** WORK ITEM **
Starting at the line that contains "Baroque Rhinestone Floral" and stopping at the line that contains "PM Modi to Perform Pind dan for Late Mother", restate each line of the records below exactly. Omit the pictures.

-=-=-=-=-

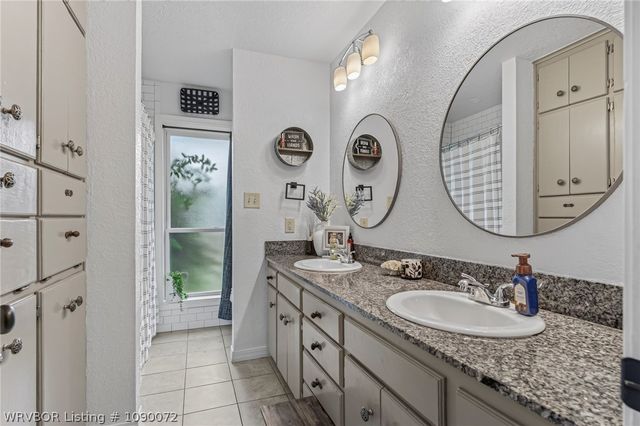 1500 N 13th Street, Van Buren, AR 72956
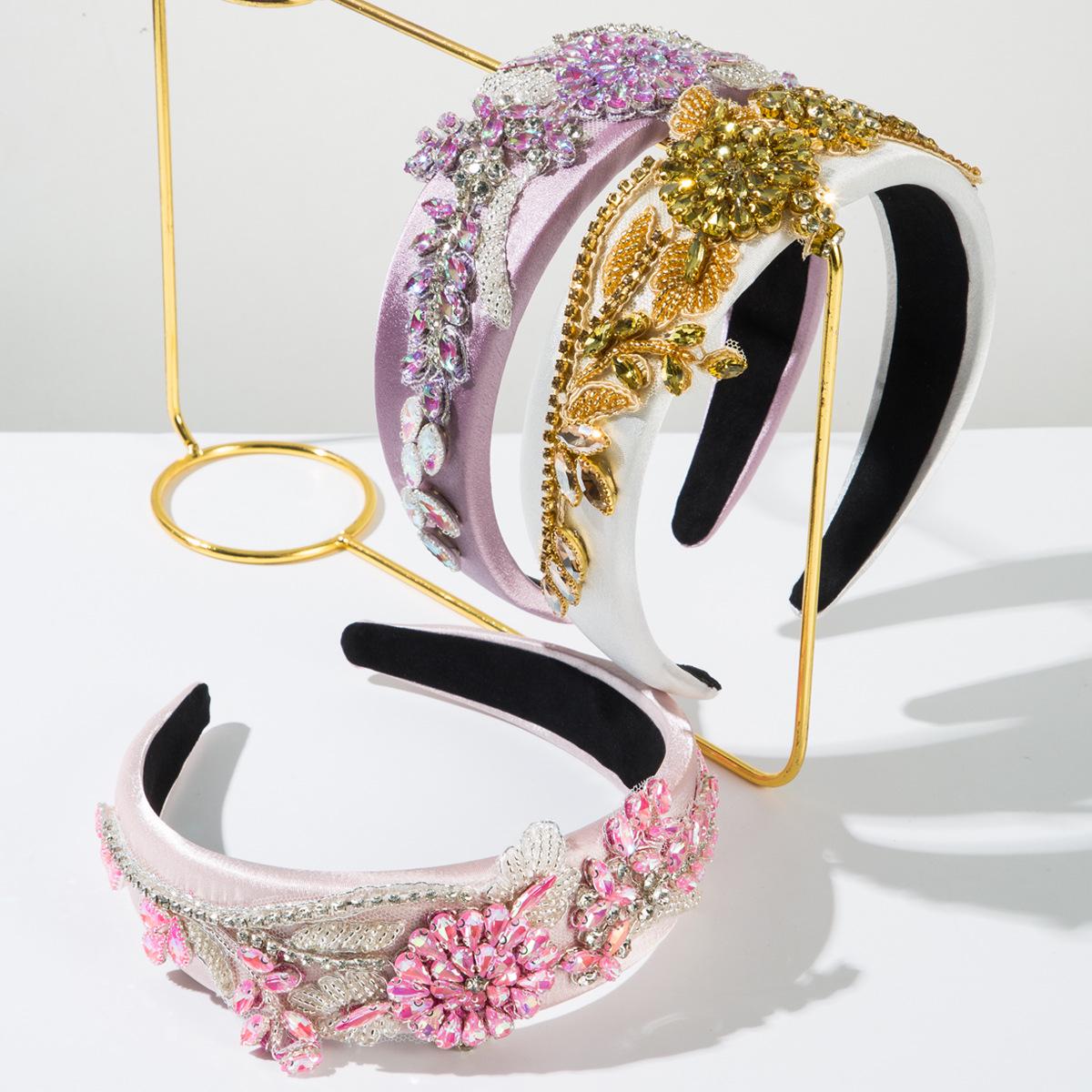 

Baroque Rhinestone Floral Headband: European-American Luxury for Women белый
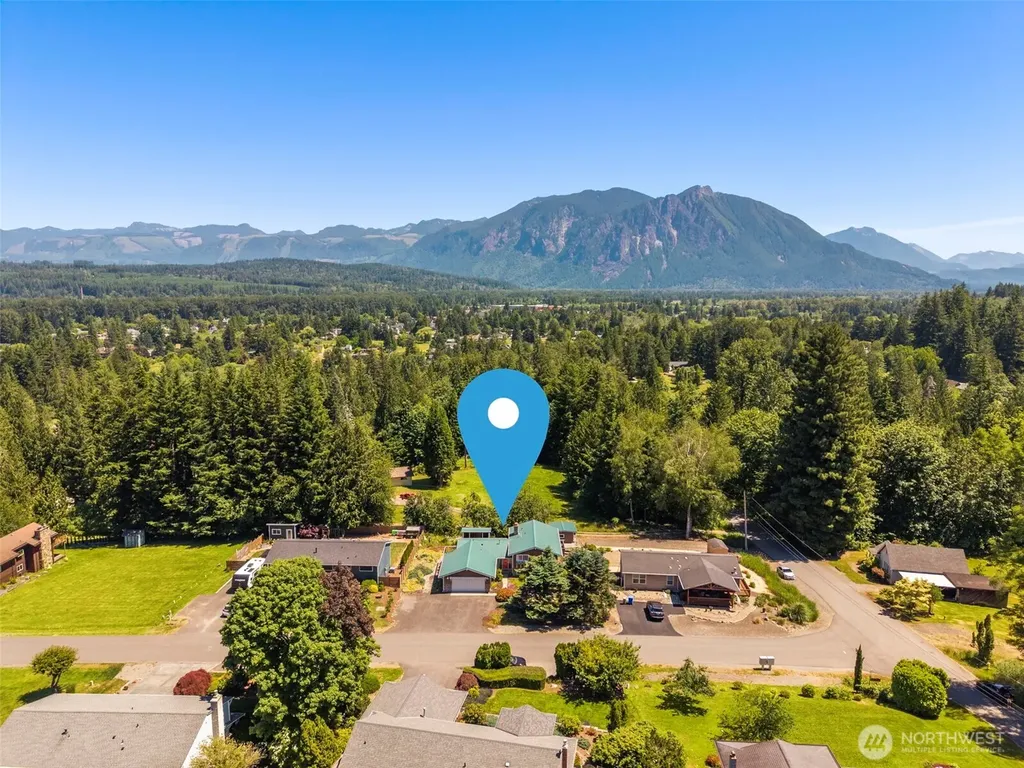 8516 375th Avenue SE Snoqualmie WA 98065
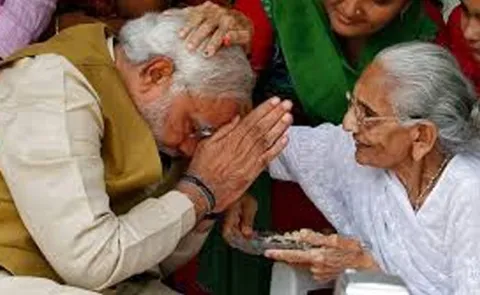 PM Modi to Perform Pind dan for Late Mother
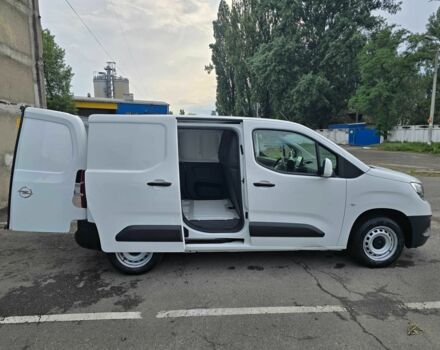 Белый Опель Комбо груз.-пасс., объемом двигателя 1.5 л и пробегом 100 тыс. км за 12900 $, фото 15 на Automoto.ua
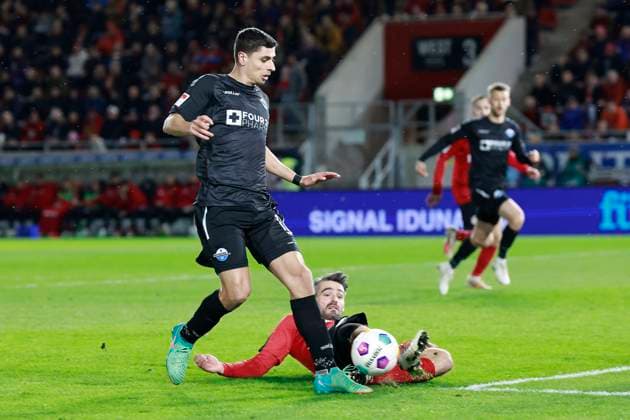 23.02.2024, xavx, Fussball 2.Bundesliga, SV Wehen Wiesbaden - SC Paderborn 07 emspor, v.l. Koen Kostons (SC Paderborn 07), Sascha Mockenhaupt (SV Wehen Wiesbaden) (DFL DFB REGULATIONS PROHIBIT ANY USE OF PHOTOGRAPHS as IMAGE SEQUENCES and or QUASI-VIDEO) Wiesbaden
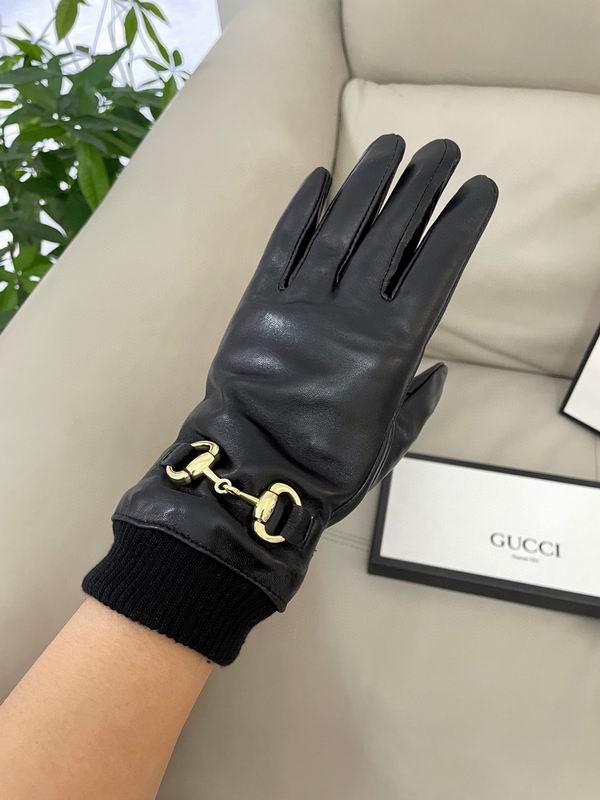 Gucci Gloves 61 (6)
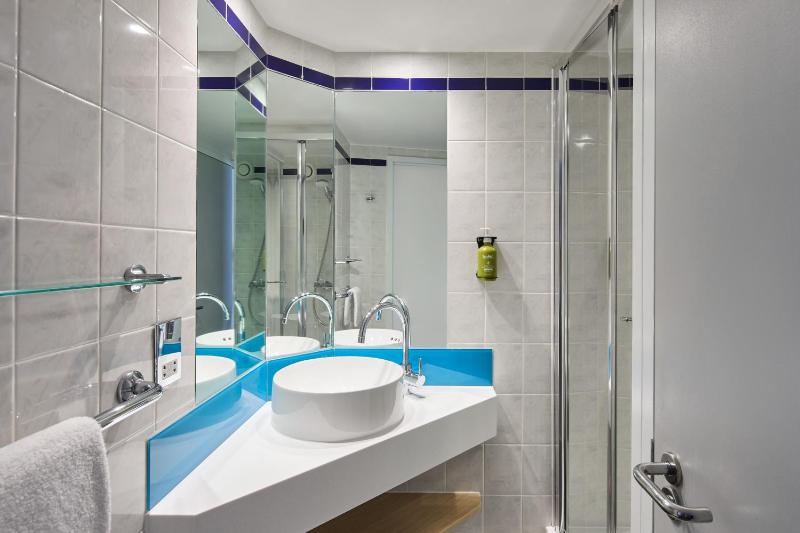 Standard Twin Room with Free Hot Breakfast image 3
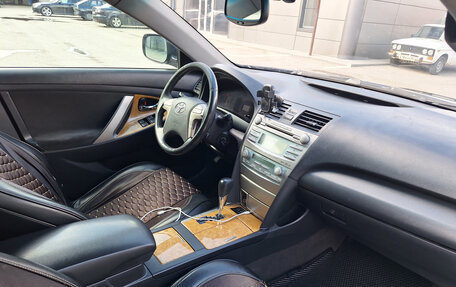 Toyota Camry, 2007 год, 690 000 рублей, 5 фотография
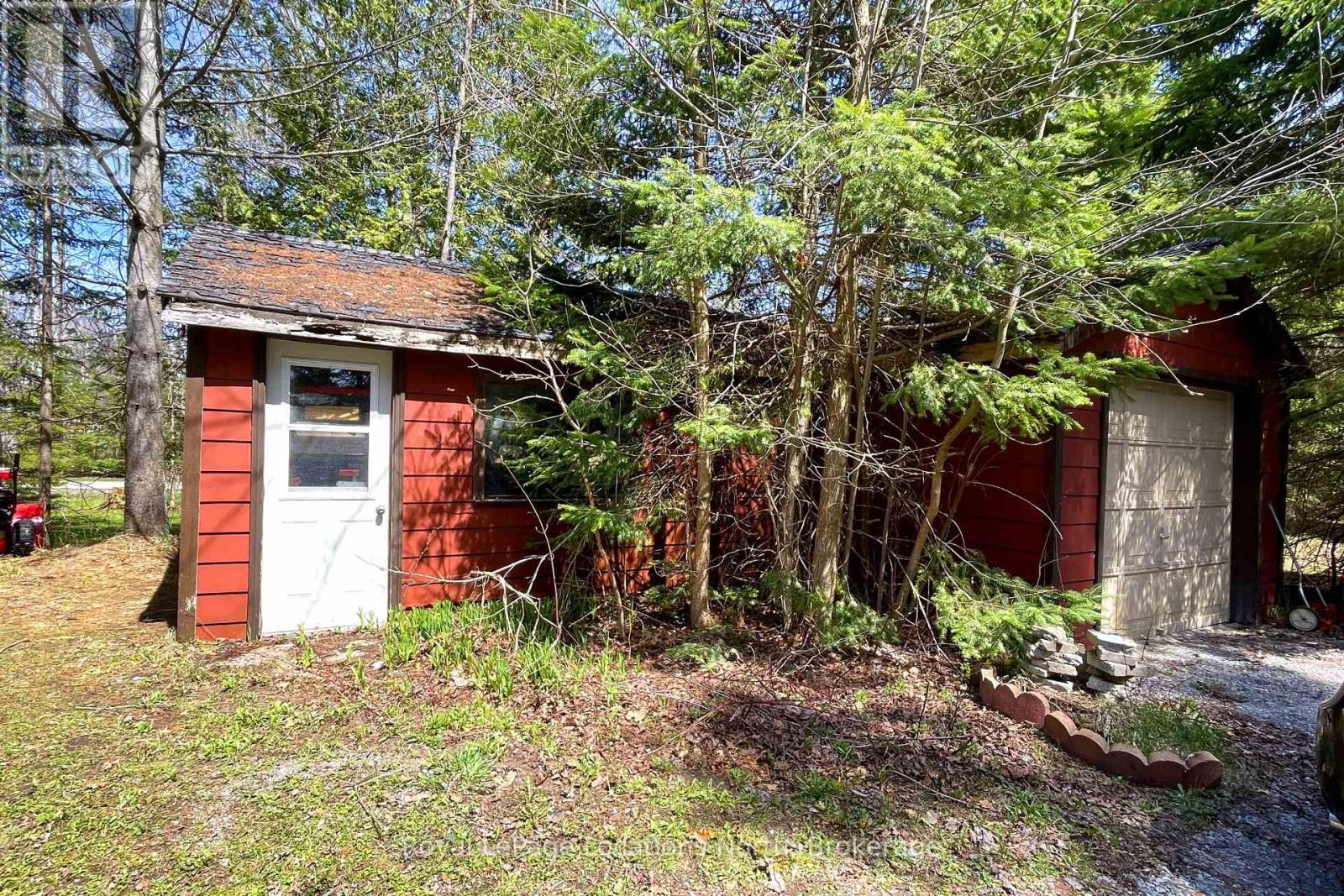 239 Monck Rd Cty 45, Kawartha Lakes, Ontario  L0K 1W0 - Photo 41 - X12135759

-=-=-=-=-

** EXERCISE RESULT **
Baroque Rhinestone Floral Headband: European-American Luxury for Women белый
 8516 375th Avenue SE Snoqualmie WA 98065
 PM Modi to Perform Pind dan for Late Mother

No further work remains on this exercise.